ROB535 Primary language License

This is Team 2's final project git repository for ROB535: Self-Driving Cars.

In this project, we control a 6-state bicycle to race while avoiding random obstacles using MPC.

The team members include: Ziqi Han, Siyuan Yin, Qilin He, Yifan Wang, Yuzhou Chen.

Project details and task requirements can be found here.


1. Usage of our repo

Add directories src and trajectories to path.

execute run.m

To generate gif for visualization:

execute make_gif.m

2. Result

  • For task1:
Rank Percentage of Completion(%) Time consumption(sec) Group number
1 100 4.8777 7
2 100 4.9119 9
3 100 5.185 12
4 100 7.266 6
5 100 10.7061 3
6 100 16.4615 1
7 100 28.9013 11
8 100 34.1071 10
9 100 49.0447 8
10* 100 50.3462 Our Team
11 100 68.3962 4
12 100 260.4474 5
  • For task2:
Rank Percentage of Completion(%) Average t_score(points) Group number
1 100 168.706 12
2* 100 278.608 Our Team
3 100 280.08 7
4 100 297.528 6
5 100 311.648 9
6 100 341.856 10
7 100 436.214 4
8 100 598.408 3
9 100 734.988 8
10 76.356 - 5
11 5.97218 - 11
12 0.11138 - 1

3. Documentation

4. Project Log & Todo List

  • 1. Finish writing PID control for part1.
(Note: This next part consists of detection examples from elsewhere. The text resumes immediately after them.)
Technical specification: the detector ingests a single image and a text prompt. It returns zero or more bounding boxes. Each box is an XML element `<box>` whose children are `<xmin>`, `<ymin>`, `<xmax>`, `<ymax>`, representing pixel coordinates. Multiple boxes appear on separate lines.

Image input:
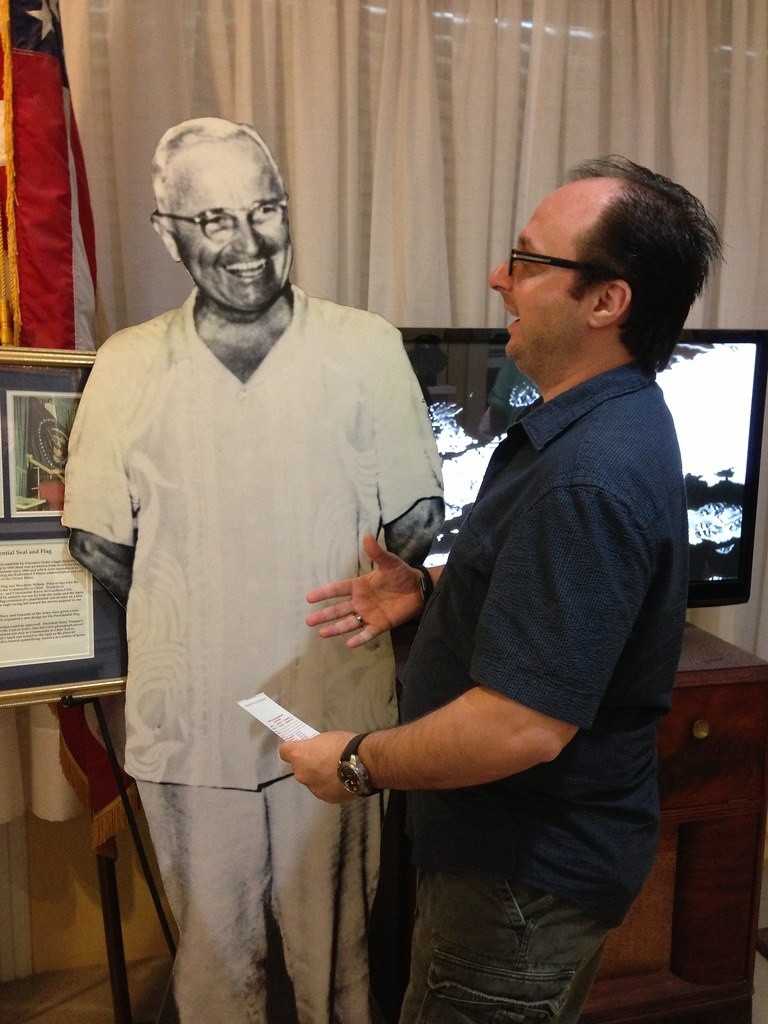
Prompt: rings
<box><xmin>352</xmin><ymin>612</ymin><xmax>364</xmax><ymax>625</ymax></box>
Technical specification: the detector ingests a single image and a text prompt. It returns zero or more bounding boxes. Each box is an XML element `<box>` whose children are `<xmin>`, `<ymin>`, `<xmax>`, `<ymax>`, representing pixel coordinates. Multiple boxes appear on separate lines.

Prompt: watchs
<box><xmin>337</xmin><ymin>732</ymin><xmax>385</xmax><ymax>797</ymax></box>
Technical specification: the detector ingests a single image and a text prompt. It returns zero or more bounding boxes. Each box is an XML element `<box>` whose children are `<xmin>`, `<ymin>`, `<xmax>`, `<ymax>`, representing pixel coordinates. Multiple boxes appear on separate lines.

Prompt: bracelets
<box><xmin>417</xmin><ymin>565</ymin><xmax>434</xmax><ymax>607</ymax></box>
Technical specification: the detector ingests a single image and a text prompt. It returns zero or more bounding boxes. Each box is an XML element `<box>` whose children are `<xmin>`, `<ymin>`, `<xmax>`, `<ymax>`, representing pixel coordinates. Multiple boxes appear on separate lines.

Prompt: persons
<box><xmin>61</xmin><ymin>118</ymin><xmax>446</xmax><ymax>1024</ymax></box>
<box><xmin>278</xmin><ymin>156</ymin><xmax>726</xmax><ymax>1024</ymax></box>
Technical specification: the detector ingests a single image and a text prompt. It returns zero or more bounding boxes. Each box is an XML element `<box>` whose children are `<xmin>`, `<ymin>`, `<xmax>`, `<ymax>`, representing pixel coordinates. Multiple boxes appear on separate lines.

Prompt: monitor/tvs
<box><xmin>397</xmin><ymin>328</ymin><xmax>768</xmax><ymax>609</ymax></box>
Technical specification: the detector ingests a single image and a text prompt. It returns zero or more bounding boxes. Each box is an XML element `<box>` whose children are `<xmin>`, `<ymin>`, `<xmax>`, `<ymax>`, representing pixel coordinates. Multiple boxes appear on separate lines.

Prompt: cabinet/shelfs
<box><xmin>579</xmin><ymin>624</ymin><xmax>767</xmax><ymax>1024</ymax></box>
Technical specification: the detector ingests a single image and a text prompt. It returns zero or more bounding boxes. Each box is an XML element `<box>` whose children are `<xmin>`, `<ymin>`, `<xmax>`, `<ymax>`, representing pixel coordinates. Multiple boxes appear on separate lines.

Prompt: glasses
<box><xmin>152</xmin><ymin>191</ymin><xmax>291</xmax><ymax>244</ymax></box>
<box><xmin>506</xmin><ymin>245</ymin><xmax>624</xmax><ymax>283</ymax></box>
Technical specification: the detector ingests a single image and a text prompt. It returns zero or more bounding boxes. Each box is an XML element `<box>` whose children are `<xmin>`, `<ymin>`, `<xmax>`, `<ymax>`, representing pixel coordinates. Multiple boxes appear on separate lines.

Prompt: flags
<box><xmin>0</xmin><ymin>0</ymin><xmax>141</xmax><ymax>863</ymax></box>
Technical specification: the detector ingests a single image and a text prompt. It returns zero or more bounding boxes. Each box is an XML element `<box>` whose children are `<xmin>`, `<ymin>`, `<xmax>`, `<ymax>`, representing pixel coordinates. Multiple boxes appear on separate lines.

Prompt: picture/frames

  • 2. Use PID control for part2.

    • 2.1 Debug.
    • 2.2 Test for success rate and time => This method is abandoned.
  • 3. Use fmincon for part2.

    • 3.1 Finish writing constraints.
    • 3.2 Debug => This method is abandoned.
  • 4. Use MPC for part2.

    • 4.1 Generate reference trajectory for MPC.
    • 4.2 Debug.
    • 4.3 solve QP no solution problem.
    • 4.4 Test for success rate and time.
  • 5. Upload and Report.

    • 5.1 Draw trajectory.
    • 5.2 Write Report and Upload code.
  • 6. Use MPPI for part2.

    • 6.1 Write Cost function.
    • 6.2 Write MPPI loop.
    • 6.3 Test for success rate and time.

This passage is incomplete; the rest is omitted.